By Sara Ahrens, Women’s Outdoor News
After years of working as a law enforcement officer, I have a heightened sense of situational awareness and have honed my skills so that I can quickly identify indicators of crime problems. My exposure to high-crime areas has mentally wired me in such a way that I naturally identify dangerous people, areas and situations.
There are often multiple indicators that suggest an area is suffering from chronic crime problems. It is never prudent to draw a conclusion on an area’s level of danger based on just 1 of these indicators. Rather, it is a combination of factors that point to danger. These factors may include heavy foot traffic, the types of businesses in the area and also the signs posted in the area. For the purposes of this column, I will cover 1 component of analyzing an area’s danger – reading the signs.
Reading the signs
Probably the best way to analyze an area is to pay attention to the signs that are posted in neighborhoods, business establishments and on private property.
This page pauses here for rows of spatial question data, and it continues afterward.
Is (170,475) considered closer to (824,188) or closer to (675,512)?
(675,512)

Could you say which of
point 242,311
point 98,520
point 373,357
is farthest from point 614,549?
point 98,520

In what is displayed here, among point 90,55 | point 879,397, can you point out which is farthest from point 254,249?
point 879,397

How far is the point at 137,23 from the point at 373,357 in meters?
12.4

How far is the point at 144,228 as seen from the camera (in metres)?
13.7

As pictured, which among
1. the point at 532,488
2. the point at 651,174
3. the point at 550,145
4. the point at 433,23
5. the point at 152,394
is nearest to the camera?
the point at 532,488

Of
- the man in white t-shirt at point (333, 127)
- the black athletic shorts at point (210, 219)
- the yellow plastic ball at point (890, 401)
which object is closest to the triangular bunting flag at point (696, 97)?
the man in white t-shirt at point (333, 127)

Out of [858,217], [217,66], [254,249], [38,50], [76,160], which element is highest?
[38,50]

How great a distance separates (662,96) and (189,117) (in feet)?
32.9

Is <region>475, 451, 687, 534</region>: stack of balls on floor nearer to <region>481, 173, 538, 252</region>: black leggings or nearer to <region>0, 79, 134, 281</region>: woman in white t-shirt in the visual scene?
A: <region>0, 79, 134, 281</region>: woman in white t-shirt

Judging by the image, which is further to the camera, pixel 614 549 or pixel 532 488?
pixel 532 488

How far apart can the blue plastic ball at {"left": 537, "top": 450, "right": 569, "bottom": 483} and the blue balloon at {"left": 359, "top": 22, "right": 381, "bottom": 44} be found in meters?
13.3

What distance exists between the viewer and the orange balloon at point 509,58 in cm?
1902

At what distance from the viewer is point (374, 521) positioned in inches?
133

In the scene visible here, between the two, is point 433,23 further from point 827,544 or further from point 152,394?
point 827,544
Whenever a municipality, business owner or home owner gets to the point that they have to post a sign in an attempt to deter criminal behavior, they are probably at their wits’ end with the problem. Frustrated city officials, business owners and homeowners will often post signs out of sheer desperation.
“No loitering” signs are many times posted to prevent groups of undesirable people from congregating and “hanging out” for long periods of time. Signs are posted in hopes that they will prevent these groups from planning and implementing criminal activity. When a “no loitering” sign is posted on a city street, business premises or private property, it is usually the municipality’s attempt to deter crimes like drug dealing, prostitution, public drinking, public urination and panhandling.
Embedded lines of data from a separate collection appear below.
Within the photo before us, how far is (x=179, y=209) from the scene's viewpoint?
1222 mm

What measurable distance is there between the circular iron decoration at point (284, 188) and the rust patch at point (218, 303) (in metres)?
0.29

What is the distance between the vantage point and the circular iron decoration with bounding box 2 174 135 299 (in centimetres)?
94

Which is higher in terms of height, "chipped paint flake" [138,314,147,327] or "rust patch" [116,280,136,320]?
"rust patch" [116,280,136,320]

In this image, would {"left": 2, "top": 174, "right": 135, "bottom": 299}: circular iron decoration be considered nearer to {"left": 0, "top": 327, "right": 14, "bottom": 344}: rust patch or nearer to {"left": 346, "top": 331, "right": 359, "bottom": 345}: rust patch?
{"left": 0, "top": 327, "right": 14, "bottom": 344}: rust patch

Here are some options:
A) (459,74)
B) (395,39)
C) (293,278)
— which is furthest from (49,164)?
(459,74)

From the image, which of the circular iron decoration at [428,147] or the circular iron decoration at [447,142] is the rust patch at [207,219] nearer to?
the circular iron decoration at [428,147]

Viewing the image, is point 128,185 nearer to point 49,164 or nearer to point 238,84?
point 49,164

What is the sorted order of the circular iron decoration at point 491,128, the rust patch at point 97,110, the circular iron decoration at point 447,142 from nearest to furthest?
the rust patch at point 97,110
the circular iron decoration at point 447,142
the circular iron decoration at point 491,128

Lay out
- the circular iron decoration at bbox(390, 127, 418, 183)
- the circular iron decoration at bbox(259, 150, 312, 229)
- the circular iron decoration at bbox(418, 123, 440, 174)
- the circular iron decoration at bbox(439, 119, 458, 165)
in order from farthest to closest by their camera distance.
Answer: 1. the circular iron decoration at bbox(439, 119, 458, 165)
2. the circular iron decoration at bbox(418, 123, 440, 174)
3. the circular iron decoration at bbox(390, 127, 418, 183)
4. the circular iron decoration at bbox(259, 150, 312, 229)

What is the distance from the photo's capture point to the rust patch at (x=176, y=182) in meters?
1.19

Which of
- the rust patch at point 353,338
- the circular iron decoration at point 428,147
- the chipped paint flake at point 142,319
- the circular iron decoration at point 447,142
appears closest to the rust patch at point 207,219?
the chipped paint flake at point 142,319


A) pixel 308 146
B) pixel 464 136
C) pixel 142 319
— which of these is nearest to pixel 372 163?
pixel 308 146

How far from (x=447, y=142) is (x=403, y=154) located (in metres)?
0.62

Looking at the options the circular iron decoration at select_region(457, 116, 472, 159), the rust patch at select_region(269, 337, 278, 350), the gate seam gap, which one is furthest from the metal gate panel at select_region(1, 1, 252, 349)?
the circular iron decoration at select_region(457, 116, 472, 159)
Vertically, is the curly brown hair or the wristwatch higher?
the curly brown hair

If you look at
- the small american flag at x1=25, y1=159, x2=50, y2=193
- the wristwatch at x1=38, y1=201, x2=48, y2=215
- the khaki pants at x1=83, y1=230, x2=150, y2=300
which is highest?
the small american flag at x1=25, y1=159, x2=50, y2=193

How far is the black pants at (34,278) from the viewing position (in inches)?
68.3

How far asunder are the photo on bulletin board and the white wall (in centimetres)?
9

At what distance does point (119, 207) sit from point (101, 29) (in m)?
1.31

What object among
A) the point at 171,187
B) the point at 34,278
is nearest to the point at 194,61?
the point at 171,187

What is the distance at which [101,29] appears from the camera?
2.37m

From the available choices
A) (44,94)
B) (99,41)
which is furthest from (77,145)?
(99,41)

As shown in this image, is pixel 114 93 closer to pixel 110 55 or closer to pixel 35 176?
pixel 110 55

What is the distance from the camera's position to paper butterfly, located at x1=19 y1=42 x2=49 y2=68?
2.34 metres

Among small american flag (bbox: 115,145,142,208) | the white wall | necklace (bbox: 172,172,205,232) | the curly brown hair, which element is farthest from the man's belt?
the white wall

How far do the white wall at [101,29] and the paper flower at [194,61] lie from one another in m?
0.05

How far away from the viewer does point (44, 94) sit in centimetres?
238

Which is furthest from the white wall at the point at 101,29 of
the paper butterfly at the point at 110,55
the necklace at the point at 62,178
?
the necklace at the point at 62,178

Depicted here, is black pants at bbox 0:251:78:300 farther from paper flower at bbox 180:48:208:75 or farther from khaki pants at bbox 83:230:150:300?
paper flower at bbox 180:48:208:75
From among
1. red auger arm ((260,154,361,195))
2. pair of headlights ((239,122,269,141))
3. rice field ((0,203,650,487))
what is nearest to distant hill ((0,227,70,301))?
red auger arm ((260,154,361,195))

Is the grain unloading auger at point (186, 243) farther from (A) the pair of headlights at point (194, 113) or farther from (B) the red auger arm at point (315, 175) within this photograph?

A “no trespassing” sign is different than a “no loitering” sign. “No trespassing” signs prevent unauthorized individuals from entering and remaining on the premises of the posted property. These signs are generally placed on apartment buildings that may be subject to high foot traffic, a behavior typically associated with drug houses. Signs also are placed on buildings that are habitually burglarized, like abandoned and vacant buildings. These properties are posted so that the police can stop anyone on the premises without contacting the property owner. Abandoned properties can serve as “flop houses” for drug addicts, prostitutes and the homeless.
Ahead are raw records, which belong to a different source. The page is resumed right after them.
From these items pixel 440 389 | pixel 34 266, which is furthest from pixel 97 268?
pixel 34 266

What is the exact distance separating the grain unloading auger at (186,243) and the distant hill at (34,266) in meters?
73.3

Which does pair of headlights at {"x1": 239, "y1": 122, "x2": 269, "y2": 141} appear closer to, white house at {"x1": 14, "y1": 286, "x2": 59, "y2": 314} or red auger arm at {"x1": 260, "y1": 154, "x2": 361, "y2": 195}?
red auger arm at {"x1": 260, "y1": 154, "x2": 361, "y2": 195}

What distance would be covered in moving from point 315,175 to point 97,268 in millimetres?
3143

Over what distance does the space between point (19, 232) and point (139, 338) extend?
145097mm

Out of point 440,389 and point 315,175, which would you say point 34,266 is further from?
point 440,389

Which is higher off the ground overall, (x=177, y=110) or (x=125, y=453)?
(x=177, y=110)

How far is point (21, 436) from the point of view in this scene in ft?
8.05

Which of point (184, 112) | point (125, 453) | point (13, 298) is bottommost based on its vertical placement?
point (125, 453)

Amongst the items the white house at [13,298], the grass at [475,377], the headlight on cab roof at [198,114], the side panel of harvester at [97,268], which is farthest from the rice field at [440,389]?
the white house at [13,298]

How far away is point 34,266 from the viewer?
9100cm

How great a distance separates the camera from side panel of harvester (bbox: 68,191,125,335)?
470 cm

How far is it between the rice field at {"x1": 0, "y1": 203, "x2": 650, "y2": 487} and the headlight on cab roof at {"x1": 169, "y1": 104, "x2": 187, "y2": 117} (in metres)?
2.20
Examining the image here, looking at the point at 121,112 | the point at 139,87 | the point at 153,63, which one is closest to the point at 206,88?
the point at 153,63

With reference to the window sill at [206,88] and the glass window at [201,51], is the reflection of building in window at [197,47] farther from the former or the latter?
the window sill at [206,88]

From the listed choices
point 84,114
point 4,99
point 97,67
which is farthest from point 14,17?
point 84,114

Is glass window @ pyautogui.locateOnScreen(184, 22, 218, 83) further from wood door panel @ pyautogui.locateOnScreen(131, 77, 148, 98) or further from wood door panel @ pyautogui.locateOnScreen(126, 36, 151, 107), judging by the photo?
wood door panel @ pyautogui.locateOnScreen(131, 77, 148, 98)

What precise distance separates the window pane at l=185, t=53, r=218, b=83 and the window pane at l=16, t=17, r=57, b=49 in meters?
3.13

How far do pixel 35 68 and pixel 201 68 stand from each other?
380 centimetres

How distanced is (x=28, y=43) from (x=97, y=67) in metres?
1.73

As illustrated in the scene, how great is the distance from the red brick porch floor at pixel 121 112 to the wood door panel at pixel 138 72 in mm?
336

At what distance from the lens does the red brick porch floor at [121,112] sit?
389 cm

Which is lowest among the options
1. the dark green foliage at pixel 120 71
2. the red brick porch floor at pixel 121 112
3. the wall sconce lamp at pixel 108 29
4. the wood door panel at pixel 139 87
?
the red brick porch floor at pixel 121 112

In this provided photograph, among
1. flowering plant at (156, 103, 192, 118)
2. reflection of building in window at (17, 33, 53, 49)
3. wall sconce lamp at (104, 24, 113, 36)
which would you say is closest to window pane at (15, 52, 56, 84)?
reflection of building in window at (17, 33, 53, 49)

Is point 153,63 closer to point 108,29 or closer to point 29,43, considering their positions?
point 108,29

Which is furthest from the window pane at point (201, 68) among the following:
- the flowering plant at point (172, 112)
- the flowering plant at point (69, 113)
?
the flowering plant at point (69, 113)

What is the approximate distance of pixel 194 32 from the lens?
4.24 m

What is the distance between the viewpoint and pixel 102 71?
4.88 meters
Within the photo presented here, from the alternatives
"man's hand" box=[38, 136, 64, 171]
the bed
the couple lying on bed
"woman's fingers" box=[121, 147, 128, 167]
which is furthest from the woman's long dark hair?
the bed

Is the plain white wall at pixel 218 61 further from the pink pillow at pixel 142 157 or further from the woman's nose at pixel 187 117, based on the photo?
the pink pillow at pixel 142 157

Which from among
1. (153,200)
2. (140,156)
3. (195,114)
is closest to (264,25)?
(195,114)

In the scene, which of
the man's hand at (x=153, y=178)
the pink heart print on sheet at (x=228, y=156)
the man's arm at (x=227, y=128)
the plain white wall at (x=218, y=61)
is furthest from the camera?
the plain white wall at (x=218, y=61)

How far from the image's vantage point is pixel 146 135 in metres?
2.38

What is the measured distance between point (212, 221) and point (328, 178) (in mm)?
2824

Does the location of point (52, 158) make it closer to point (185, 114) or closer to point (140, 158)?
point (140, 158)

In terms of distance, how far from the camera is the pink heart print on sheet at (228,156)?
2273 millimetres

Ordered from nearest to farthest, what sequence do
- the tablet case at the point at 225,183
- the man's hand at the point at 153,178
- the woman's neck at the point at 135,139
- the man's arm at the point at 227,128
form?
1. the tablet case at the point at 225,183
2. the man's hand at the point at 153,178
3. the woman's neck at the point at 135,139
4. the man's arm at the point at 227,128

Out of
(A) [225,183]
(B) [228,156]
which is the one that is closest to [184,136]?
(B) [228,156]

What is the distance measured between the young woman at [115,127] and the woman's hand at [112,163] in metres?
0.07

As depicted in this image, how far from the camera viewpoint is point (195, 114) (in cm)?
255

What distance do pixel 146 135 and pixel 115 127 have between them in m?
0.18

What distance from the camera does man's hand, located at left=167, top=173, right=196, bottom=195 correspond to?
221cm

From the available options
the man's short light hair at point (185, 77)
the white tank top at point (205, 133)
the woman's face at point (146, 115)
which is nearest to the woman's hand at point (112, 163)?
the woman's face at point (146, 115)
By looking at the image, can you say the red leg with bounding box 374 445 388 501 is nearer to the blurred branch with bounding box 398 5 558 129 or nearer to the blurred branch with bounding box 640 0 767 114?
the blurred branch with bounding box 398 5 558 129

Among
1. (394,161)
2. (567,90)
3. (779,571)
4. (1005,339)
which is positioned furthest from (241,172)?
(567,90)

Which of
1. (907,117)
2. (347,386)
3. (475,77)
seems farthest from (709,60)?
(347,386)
If you find yourself in an area with posted signs that direct citizens to report drug activity, you should be aware that it is an unsafe area. Imagine seeing a sign like that in your neighborhood! In very bad neighborhoods it is not uncommon to see drug hotline signs on every single city block.
Areas with high drug crimes have an equally high rate of violent crime that is associated with the trade. Drug crime inevitably leads to an increased number of shootings and stabbings.
Pawn shops, payday loan places, massage parlors and cigarette shops
Individually, each of these categories of businesses does not necessarily mean that an area is dangerous. If, however, you see more than one of these kinds of businesses in a concentrated location, it is an indication that you are in a potentially dangerous area that is plagued with crimes driven by a drug problem.
Specific businesses thrive in high drug crime areas, such as the following:
- Pawn shops – they exist in areas of high drug crime because addicts will sell their possessions for cash, or steal possessions to pawn.
- Payday loan businesses allow addicts to get money in advance, in essence, allowing addicts to buy drugs on credit.
- Massage parlors are fronts for prostitution. An overwhelming majority of prostitutes are drug users; so, whenever you see a massage parlor, know that you’ll likely find drug activity.
- Cigarette shops sell products that can double as drug paraphernalia. These products might not raise suspicion for a normal citizen, but to a trained eye, they are indicators of drug crime.
There are many factors to consider when determining if an area is dangerous. Drug crime lends itself to a multitude of other criminal activity, and therefore any sign that a drug problem exists in an area should raise a big red flag. Pay attention to foot traffic, pedestrian behaviors and businesses, but most of all READ THE SIGNS … they will tell you all you need to know.